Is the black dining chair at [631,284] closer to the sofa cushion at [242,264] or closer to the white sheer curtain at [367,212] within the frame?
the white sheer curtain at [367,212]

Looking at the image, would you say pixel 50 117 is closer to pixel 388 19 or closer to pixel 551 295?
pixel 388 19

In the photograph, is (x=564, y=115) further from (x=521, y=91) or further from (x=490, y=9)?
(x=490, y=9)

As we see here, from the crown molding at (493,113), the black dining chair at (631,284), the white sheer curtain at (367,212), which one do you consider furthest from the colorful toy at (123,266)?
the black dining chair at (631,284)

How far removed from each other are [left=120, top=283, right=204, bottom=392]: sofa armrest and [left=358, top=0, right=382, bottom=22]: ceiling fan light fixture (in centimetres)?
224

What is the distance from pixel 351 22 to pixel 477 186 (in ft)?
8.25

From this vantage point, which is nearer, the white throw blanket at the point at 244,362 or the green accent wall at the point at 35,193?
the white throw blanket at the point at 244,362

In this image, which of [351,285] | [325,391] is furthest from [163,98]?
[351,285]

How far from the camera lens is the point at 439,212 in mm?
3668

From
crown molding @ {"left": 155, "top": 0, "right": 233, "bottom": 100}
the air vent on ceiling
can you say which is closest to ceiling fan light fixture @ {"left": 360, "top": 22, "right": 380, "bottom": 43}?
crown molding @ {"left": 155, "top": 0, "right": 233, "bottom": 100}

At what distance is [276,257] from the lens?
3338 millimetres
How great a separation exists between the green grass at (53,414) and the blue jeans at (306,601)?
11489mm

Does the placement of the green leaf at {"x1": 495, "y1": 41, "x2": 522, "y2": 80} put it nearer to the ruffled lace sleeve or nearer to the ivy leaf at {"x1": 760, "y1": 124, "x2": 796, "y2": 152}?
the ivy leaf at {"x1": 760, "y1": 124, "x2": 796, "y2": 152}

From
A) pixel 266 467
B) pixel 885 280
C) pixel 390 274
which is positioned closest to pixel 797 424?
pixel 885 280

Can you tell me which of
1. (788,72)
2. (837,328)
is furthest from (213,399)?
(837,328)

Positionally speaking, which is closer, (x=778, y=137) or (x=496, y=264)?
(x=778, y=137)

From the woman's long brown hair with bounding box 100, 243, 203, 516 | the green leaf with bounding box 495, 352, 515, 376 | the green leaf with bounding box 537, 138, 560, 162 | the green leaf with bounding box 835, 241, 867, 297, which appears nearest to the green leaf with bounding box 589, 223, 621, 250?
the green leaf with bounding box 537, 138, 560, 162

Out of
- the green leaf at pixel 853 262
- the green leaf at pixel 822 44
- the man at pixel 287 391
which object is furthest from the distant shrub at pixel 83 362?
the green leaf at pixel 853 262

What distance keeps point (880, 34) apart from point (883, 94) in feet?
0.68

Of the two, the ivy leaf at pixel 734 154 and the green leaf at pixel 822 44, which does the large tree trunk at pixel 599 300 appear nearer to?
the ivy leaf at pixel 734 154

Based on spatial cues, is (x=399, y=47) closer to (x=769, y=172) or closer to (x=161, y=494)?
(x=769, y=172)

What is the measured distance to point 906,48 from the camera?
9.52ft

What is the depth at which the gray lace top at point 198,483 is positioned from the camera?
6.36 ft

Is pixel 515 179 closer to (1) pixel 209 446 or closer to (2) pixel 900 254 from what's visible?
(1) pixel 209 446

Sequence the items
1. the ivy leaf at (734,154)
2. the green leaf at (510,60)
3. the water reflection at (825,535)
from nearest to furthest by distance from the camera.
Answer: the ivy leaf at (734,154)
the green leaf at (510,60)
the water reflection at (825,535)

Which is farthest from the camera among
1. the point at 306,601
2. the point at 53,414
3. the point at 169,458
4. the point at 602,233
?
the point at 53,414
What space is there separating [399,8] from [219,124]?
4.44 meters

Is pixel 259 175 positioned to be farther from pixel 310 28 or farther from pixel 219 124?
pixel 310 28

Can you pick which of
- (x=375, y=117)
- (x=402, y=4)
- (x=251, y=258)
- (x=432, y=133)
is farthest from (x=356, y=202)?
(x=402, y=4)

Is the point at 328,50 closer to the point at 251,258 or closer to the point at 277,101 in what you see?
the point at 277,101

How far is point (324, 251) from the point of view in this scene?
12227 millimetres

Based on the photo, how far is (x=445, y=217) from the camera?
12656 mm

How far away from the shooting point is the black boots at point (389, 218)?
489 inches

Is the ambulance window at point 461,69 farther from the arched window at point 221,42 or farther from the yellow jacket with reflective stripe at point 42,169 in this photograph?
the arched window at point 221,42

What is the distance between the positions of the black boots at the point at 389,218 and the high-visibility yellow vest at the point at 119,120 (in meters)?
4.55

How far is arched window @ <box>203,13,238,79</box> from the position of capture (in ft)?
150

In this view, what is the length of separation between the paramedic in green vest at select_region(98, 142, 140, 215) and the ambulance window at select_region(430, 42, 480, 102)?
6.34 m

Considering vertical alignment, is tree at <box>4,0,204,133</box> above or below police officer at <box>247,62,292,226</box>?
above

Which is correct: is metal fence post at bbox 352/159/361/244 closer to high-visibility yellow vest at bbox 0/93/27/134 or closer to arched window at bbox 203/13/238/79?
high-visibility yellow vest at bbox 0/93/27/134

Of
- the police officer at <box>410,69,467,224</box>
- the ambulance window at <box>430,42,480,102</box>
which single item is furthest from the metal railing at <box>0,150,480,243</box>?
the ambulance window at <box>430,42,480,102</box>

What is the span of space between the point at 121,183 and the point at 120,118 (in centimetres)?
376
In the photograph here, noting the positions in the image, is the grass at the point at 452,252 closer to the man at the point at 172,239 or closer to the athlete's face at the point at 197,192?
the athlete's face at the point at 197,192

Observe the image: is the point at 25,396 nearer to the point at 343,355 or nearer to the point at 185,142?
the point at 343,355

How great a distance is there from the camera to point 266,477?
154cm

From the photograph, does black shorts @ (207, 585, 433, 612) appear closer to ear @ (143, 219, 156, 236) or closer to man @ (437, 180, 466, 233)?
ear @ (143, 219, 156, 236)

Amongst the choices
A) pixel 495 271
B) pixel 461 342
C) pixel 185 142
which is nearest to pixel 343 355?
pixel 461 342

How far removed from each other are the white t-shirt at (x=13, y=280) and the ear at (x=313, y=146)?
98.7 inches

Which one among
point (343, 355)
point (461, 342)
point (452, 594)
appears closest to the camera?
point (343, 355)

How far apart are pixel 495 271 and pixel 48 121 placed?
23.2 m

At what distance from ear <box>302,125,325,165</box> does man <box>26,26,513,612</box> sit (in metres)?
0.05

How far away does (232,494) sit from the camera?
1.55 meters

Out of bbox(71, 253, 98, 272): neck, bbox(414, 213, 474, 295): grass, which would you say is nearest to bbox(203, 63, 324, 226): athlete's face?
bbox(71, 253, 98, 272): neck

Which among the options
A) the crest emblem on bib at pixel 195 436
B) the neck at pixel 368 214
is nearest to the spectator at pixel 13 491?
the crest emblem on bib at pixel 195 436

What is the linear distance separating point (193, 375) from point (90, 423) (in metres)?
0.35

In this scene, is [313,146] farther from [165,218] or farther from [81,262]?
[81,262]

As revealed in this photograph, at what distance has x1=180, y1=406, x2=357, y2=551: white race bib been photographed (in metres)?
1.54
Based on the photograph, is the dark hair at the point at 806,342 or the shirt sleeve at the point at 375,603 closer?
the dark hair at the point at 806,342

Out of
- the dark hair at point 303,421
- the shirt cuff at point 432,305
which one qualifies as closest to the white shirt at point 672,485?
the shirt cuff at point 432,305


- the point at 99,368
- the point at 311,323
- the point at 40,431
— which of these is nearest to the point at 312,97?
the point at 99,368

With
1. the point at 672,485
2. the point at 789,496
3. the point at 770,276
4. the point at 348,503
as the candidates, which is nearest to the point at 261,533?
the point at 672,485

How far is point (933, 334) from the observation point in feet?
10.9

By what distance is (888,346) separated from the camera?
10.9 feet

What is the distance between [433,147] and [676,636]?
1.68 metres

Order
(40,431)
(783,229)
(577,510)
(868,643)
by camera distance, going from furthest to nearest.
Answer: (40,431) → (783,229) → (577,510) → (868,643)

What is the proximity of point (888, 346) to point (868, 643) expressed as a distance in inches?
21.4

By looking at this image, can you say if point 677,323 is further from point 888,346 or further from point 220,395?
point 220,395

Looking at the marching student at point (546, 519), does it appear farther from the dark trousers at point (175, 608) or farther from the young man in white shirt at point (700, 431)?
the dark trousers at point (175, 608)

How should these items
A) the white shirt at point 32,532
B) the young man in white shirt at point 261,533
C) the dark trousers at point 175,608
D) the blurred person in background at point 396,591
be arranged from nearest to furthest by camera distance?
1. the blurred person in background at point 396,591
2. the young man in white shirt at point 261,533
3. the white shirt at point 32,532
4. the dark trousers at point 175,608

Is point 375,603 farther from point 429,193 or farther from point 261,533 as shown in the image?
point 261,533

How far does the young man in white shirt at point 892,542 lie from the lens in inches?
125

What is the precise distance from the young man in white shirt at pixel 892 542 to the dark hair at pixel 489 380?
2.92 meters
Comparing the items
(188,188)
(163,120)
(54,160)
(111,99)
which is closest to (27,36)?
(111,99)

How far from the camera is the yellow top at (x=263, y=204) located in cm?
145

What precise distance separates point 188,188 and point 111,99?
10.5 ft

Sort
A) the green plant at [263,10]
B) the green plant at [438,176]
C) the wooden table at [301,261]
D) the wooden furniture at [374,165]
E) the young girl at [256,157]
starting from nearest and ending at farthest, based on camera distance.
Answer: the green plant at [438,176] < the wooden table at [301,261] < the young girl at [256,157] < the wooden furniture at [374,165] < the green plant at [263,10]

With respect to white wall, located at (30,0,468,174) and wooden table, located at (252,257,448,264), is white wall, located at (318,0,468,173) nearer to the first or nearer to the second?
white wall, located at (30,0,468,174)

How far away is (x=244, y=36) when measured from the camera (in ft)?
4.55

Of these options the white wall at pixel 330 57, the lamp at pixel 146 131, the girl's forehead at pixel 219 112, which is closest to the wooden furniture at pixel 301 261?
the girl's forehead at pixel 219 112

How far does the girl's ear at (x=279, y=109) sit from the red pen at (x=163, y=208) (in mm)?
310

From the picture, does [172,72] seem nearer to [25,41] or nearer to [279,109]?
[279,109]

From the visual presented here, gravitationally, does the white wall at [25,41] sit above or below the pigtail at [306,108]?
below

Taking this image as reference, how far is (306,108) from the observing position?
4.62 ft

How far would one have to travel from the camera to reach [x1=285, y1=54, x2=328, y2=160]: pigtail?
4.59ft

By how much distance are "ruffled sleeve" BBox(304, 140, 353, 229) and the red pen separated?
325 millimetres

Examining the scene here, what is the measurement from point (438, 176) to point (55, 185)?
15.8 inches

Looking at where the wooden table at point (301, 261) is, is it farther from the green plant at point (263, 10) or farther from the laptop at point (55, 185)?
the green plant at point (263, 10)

○ ○ ○

=== Problem description ===
Nothing but the lines from the one with "With respect to" through the last line should be repeated, each exactly as it stands.

=== Written response ===
With respect to white wall, located at (30,0,468,174) and wooden table, located at (252,257,448,264), is white wall, located at (318,0,468,173) nearer to the first or nearer to the second?
white wall, located at (30,0,468,174)

How far away is (x=244, y=36) when measured from the camera (in ft)?
4.55

Of these options the white wall at pixel 330 57, the lamp at pixel 146 131, the girl's forehead at pixel 219 112, which is closest to the wooden furniture at pixel 301 261?
the girl's forehead at pixel 219 112

How far does the girl's ear at (x=279, y=109) sit from the red pen at (x=163, y=208) (in mm)?
310

From the picture, does [172,72] seem nearer to [25,41] or nearer to [279,109]?
[279,109]

From the visual presented here, gravitationally, does the white wall at [25,41] sit above or below the pigtail at [306,108]?
below

Taking this image as reference, how far is (306,108) from the observing position?
4.62 ft

How far would one have to travel from the camera to reach [x1=285, y1=54, x2=328, y2=160]: pigtail?
4.59ft

By how much distance are "ruffled sleeve" BBox(304, 140, 353, 229) and the red pen separated?
325 millimetres

Examining the scene here, what is the measurement from point (438, 176) to point (55, 185)?
15.8 inches

Looking at where the wooden table at point (301, 261) is, is it farther from the green plant at point (263, 10) or farther from the laptop at point (55, 185)?
the green plant at point (263, 10)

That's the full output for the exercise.